START LISTED ENTRIES
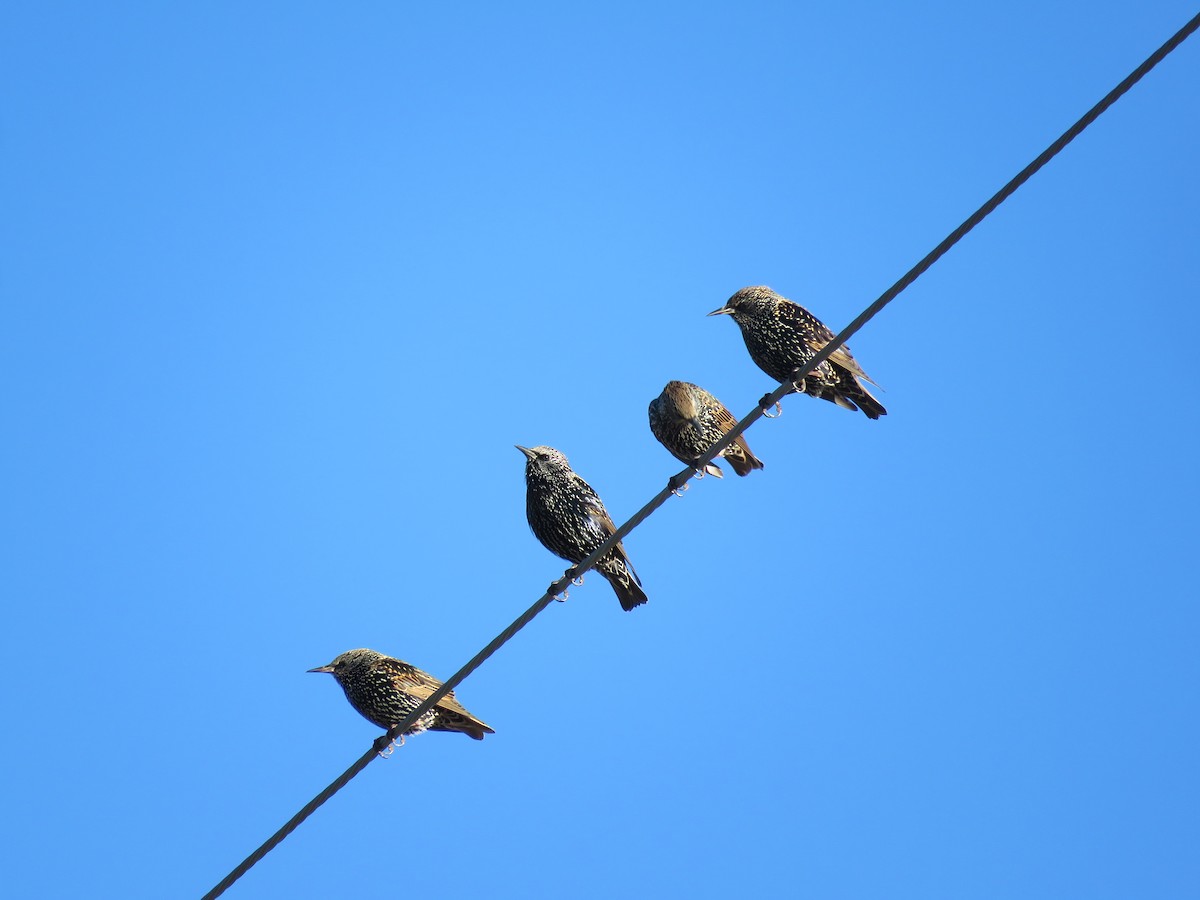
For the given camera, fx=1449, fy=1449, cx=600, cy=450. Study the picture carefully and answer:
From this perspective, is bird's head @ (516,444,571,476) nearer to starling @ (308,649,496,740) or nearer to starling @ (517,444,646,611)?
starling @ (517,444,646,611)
END LISTED ENTRIES
START LISTED ENTRIES
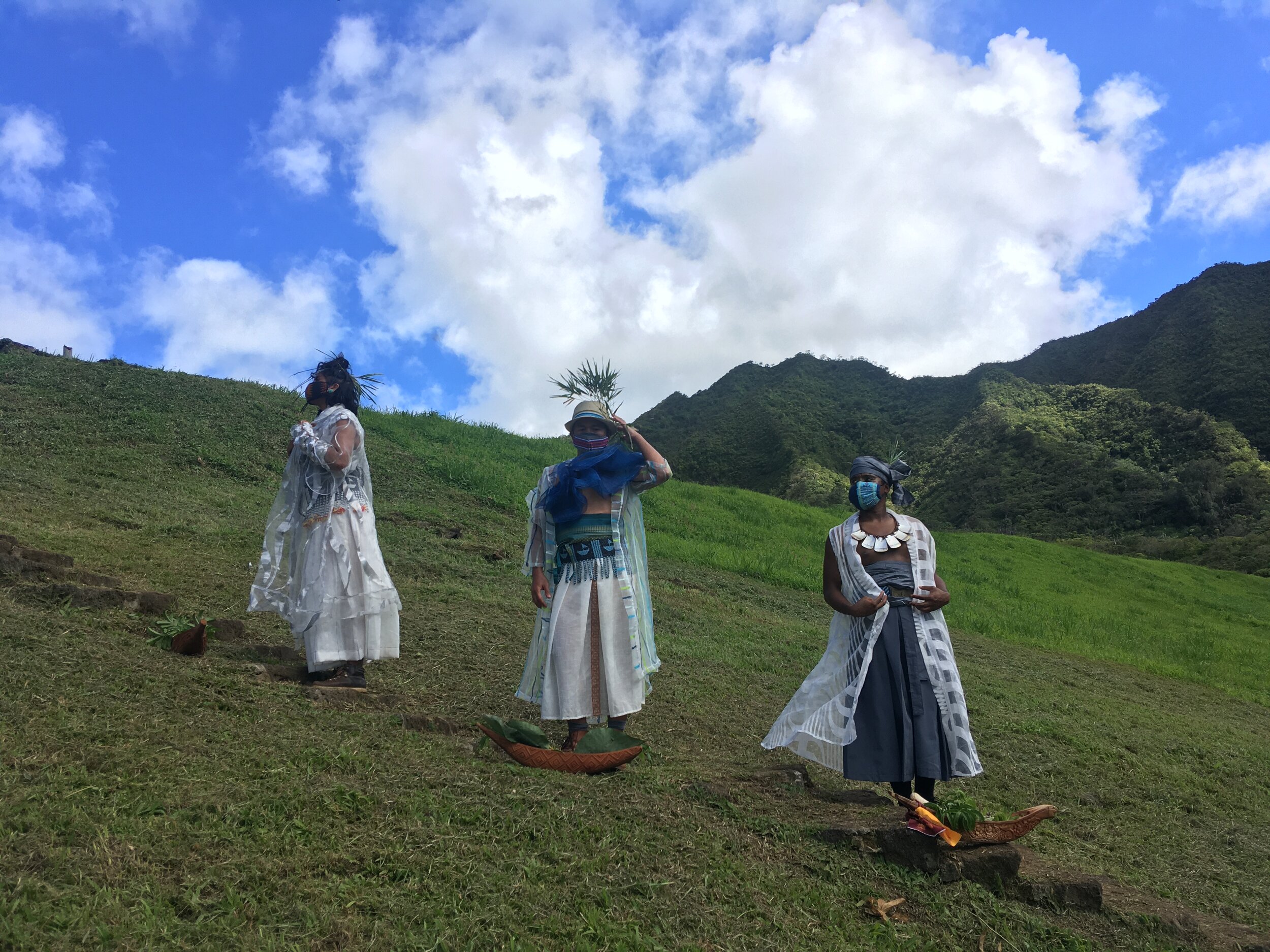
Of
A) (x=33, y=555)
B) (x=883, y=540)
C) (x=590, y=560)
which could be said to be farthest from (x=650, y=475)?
END LISTED ENTRIES
## TASK PROMPT
Count the lines in the rows above that contain the word "starling". Reply with the number alone.

## RESULT
2